Good grief, did we get hooked!
Now, with seasons 1-3 and 4-6 under our belt, we spend our days waiting in front of the laptop for our emailed notice from Amazon that later seasons are coming out on DVD.
Well, actually, we don't spend *every* day like that. Just some.
This minimalist sitcom was feared by its creators and producers to be too New York and too Jewish for the mainstream. Yet it took off with a kind of universal appeal that is rare and quickly developed a fan base more loyal to Jerry, Elaine, George, and even Kramer - whose real-life actor seems in these interviews to be the alter ego of Kramer himself - than to our own mothers-in-law.

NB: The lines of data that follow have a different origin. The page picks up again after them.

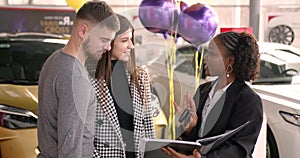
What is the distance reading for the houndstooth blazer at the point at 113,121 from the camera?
6.13 feet

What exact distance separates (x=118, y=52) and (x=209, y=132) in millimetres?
531

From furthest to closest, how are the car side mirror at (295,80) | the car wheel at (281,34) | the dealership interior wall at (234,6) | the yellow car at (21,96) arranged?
the dealership interior wall at (234,6) → the car wheel at (281,34) → the car side mirror at (295,80) → the yellow car at (21,96)

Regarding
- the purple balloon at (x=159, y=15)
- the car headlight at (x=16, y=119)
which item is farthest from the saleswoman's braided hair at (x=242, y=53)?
the car headlight at (x=16, y=119)

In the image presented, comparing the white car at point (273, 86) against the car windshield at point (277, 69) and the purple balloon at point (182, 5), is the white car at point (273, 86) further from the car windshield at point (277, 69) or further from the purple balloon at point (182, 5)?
the purple balloon at point (182, 5)

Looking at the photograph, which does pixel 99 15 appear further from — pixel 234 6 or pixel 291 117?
pixel 234 6

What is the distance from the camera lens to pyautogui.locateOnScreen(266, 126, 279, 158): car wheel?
13.5ft

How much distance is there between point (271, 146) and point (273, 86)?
0.83 meters

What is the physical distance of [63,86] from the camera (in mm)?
1678

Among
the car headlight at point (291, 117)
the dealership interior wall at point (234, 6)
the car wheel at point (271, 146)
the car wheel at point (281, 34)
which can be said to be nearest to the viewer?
the car headlight at point (291, 117)

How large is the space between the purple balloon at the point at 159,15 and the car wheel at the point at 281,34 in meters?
6.88

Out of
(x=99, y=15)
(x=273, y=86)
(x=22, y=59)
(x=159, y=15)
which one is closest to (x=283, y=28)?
(x=273, y=86)

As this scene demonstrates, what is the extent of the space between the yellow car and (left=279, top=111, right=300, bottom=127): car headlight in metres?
1.13

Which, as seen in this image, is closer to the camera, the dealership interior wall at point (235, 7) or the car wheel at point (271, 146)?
the car wheel at point (271, 146)

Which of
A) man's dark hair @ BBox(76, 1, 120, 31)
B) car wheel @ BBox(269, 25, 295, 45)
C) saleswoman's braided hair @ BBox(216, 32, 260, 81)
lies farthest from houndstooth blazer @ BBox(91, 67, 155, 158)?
car wheel @ BBox(269, 25, 295, 45)
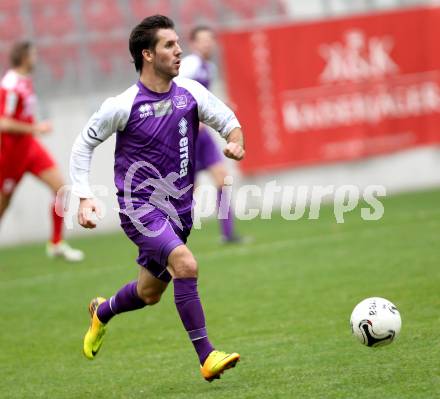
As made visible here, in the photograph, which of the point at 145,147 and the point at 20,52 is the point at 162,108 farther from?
the point at 20,52

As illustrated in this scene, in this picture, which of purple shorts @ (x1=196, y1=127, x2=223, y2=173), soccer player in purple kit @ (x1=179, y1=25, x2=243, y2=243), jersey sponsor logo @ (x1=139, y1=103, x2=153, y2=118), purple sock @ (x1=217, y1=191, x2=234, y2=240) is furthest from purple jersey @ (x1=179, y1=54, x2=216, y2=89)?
jersey sponsor logo @ (x1=139, y1=103, x2=153, y2=118)

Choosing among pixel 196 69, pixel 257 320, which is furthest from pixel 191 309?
pixel 196 69

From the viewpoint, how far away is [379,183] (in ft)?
52.4

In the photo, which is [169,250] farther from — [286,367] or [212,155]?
[212,155]

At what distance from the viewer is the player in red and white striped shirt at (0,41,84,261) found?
1088 centimetres

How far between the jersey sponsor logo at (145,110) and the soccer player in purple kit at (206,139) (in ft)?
16.1

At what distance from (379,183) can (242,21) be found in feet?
11.2

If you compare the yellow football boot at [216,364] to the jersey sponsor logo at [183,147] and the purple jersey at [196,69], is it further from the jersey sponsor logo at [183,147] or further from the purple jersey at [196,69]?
the purple jersey at [196,69]

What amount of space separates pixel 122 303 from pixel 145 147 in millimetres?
1056

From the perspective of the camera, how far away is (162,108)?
580 centimetres

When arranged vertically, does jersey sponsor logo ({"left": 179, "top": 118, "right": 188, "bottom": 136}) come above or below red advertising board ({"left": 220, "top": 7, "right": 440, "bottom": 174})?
below

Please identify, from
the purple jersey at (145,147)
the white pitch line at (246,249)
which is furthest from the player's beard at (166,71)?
the white pitch line at (246,249)

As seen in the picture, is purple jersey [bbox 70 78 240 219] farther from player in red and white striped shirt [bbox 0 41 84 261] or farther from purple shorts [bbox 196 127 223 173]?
purple shorts [bbox 196 127 223 173]

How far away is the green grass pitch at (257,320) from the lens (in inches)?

If you buy any of the DVD sets, you're likely to return regularly to favorite episodes. Prior reviews and especially spotlight reviews will remind you of what those are.
It is the considered opinion of a lot of smart people that there is a Seinfeld quote for nearly every life situation. This product still makes a fantastic gift for Seinfeld aficionados, whether they've memorized them all or are still working on it.